Attached to SubRon 6 for the next twenty-two years, Sirago’s primary mission was antisubmarine warfare. Secondary missions included antishipping warfare, intelligence gathering, and the provision of services for research and development studies. Those duties, during the 1950s, continued to see her operating primarily in the western Atlantic as she participated in exercises with others of her ASW group; in fleet exercises; in joint Canadian-United States exercises, and in NATO exercises, which took her into the eastern Atlantic Ocean and North Sea areas. During the 1950s, she also deployed to the Mediterranean Sea where she operated as a unit of the Sixth Fleet from September to November 1951 and from September to December 1954.

===Fatal accident===
An explosion aboard Sirago while drydocked at Portsmouth, New Hampshire, on 2 June 1954, killed two men and injured four others. The blast, which occurred during plastic spraying of a main ballast tank, killed two civilian painters and injured a sailor and three other civilian painters. The burst was heard three miles away.
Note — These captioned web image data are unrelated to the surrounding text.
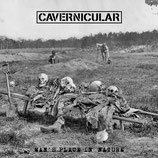 CAVERNICULAR - man`s place in nature LP
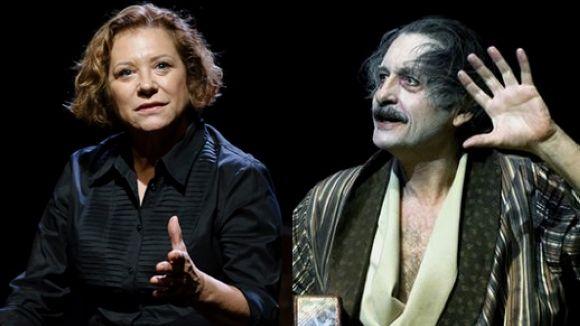 Mercè Arànega i Ramon Madaula, nominats als 22ns Premis Butaca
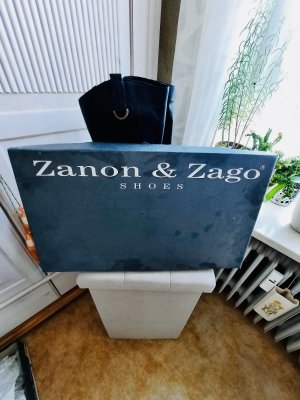 Zanon & Zago Riding Boots black
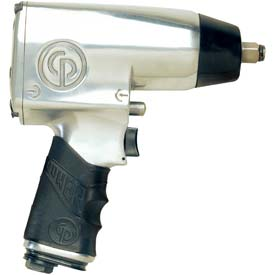 Chicago Pneumatic Impact Wrenches
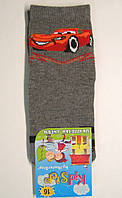 """Мальчиковые носки с машинкой """"Маквин"""" темно-серого цвета, фото 1"""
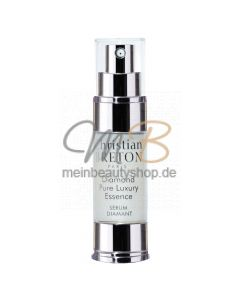 CHRISTIAN BRETON Diamond Pur Luxury Essence, verjüngendes Serum 30 ml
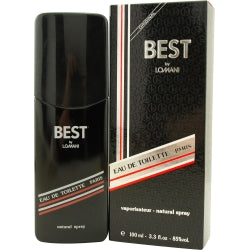 Best By Lomani Edt Spray 3.3 Oz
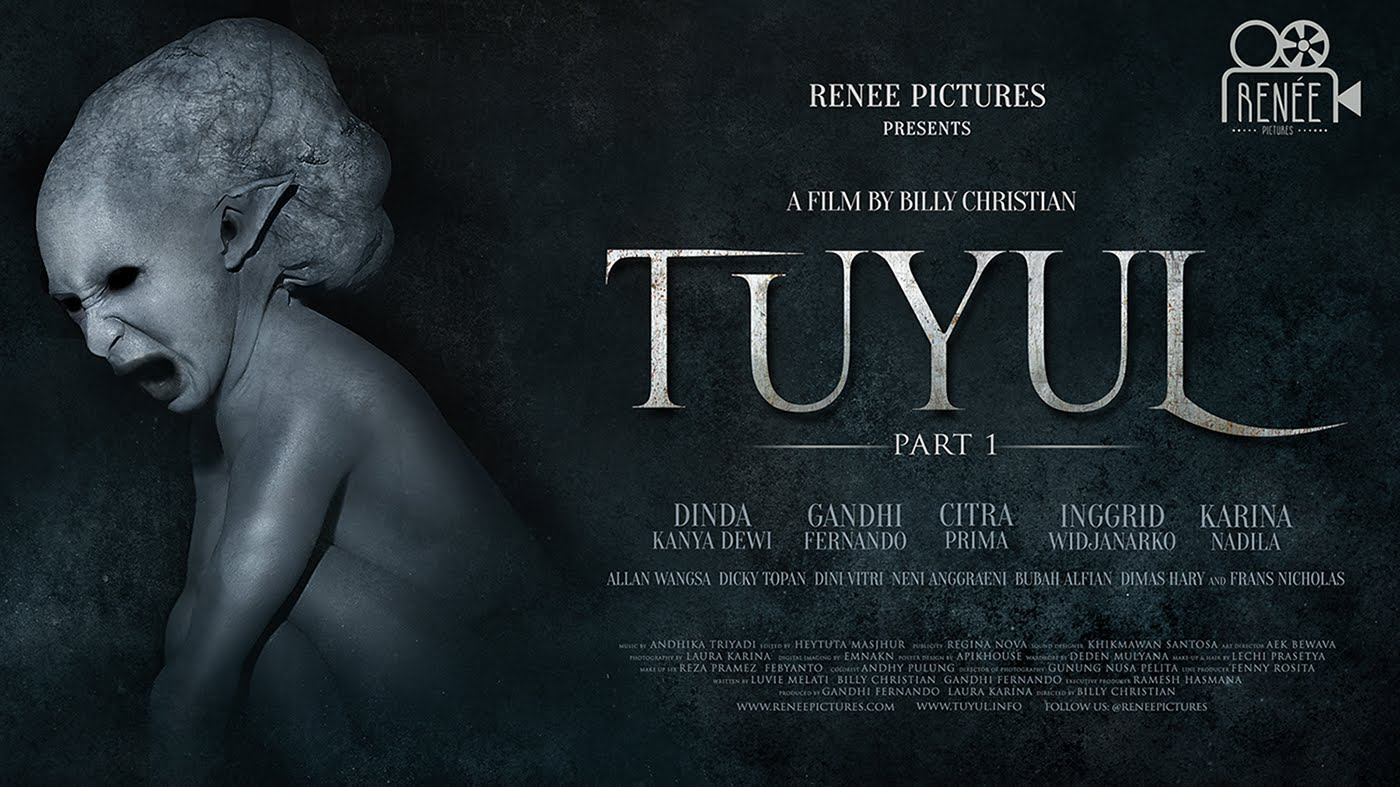 tuyul poster banner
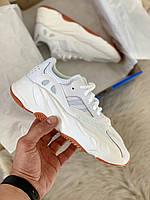 Женские кроссовки Adidas Yeezy Boost 700 White\Женские кроссовки Адидас Изи Буст 700\Adidas\Адідас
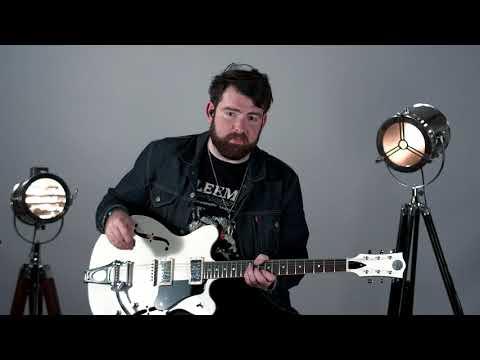 Anchor - Bethel Music // Electric Guitar Tutorial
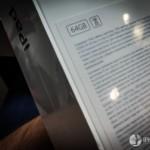 Немного личных впечатлений от перехода с iPad 3Gen на iPad 4Gen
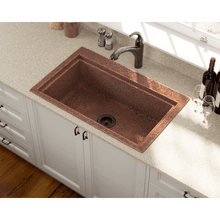 "Load image into Gallery viewer, Polaris 31"" Copper Single Bowl Dual-Mount Sink - P519 - Manor House Sinks"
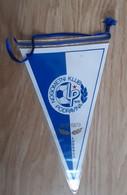 Vintage Pennant Football Soccer Club NK Podravina Ludberg Croatia Ex Yugoslavia 12x21cm - Abbigliamento, Souvenirs & Varie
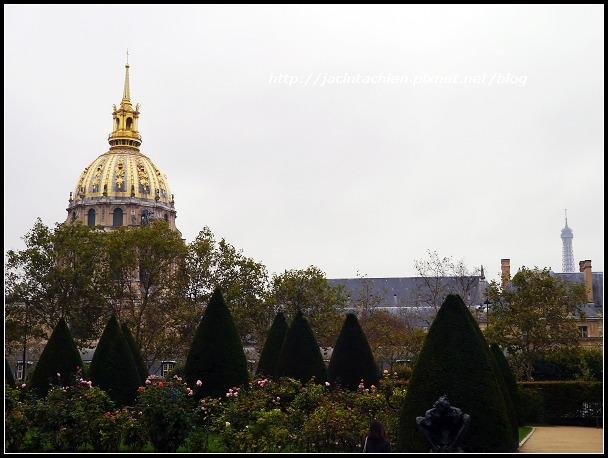 2012法國_020531-f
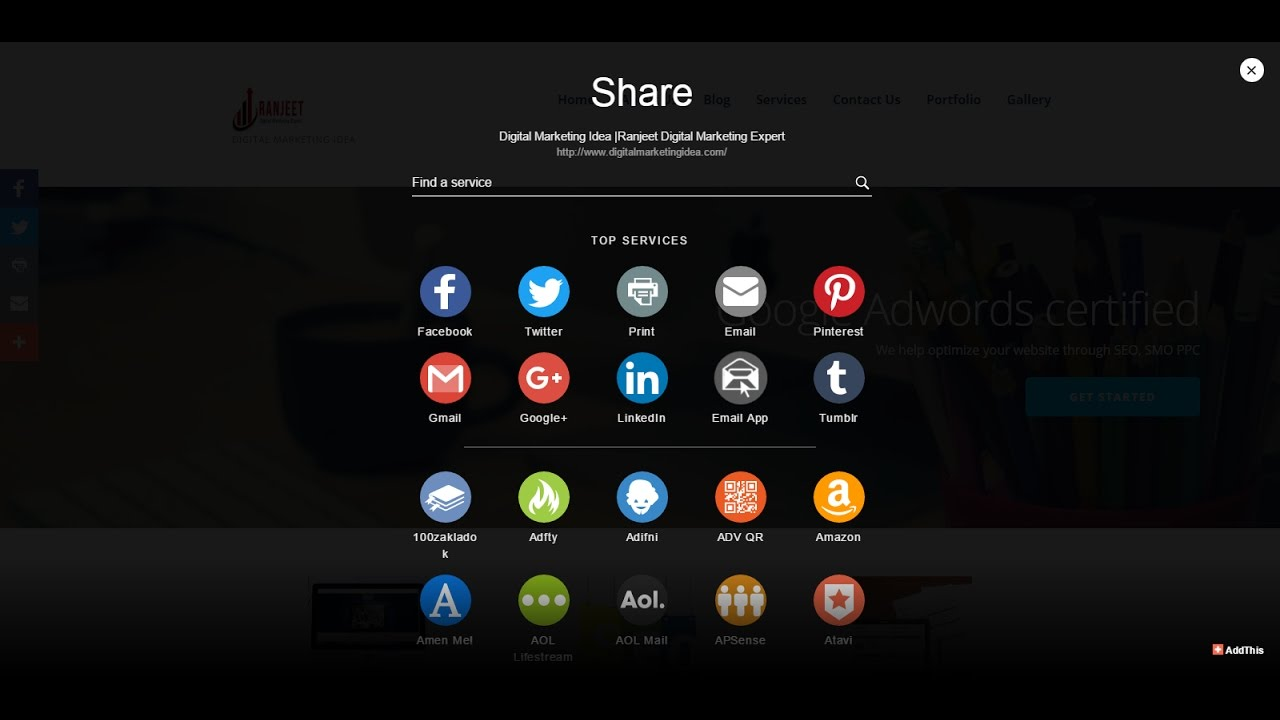 WordPress Plugins- Share Buttons by AddThis, Free Social Sharing Plugin for WordPress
==Overhaul and new service==

In October 1962, Sirago entered the Norfolk Naval Shipyard for another extensive overhaul which included the installation of a fiberglass superstructure and sail and, in the spring of 1963, she resumed operations with her ASW group, Task Group "ALFA." That fall, she deployed to the Middle East for CENTO exercise "MIDLINK VI"; but, during the remainder of the 1960s and into the 1970s, her operations were similar to those of the 1950s.
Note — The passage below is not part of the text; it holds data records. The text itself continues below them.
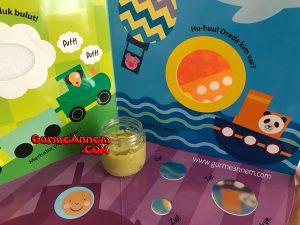 - bebeklere sebze corbasi 7ayveuzeri 300x225 - Bebeklere Sebze Çorbası ( 7 ay ve üzeri )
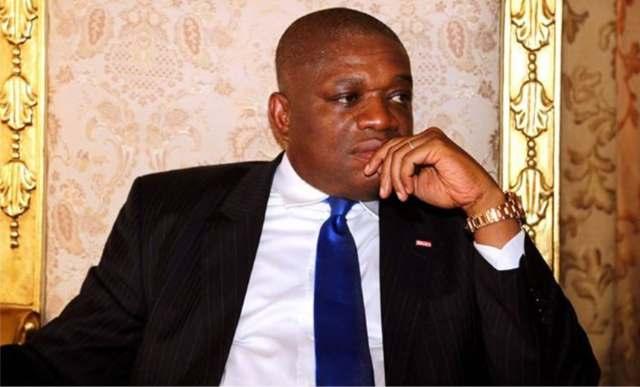 2023: Why we want Orji Uzor Kalu to be Nigeria's next President - Northern youths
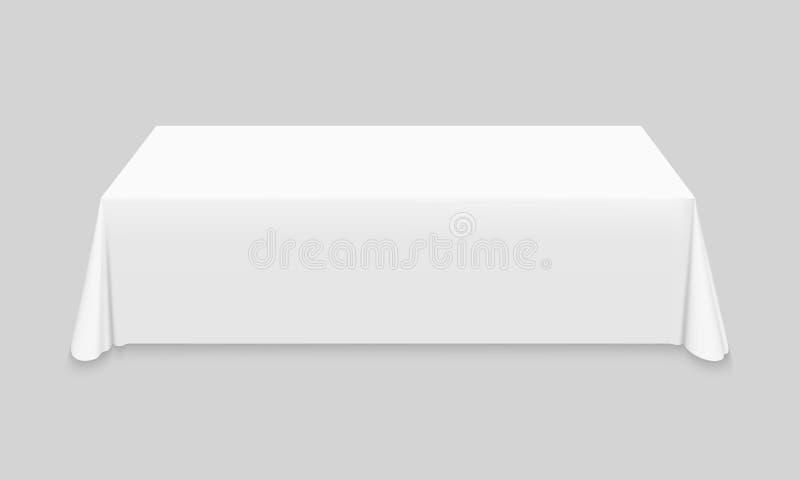Mantel blanco en la maqueta vac?a de la tabla stock de ilustración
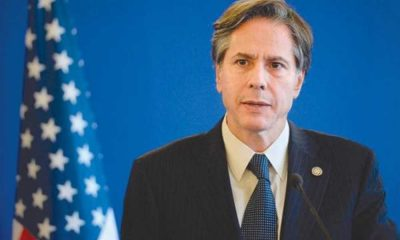 Biden'ın Dışişleri Bakanı adayı Blinken: Türkiye sözde stratejik ortak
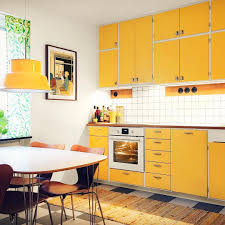 Practical Kitchen Designs 50 Practical Kitchen Corner Storage Ideas For Small Apartment Kitchens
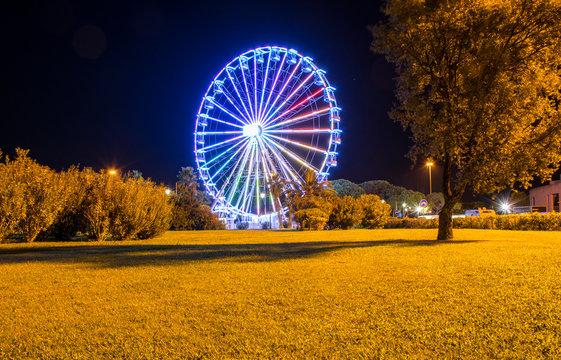 Night image of the Ferris wheel in Olbia, Sardinia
On 1 July 1971, with Commander Clyde H. Shaffer Jr. in command, Sirago was reassigned to SubRon 12 at Key West, Florida; but, less than four months later, on 15 October, she was ordered back to Norfolk, where she rejoined SubRon 6 for one more year.

==Decommissioning==

Sirago remained in SubRon 6 until she was decommissioned on 1 June 1972. Struck from the Naval Vessel Register on the same day, she was turned over to the Naval Ships Systems Command and sold for scrapping to the Jacobson Metal Company of Chesapeake, Virginia, on 2 May 1973.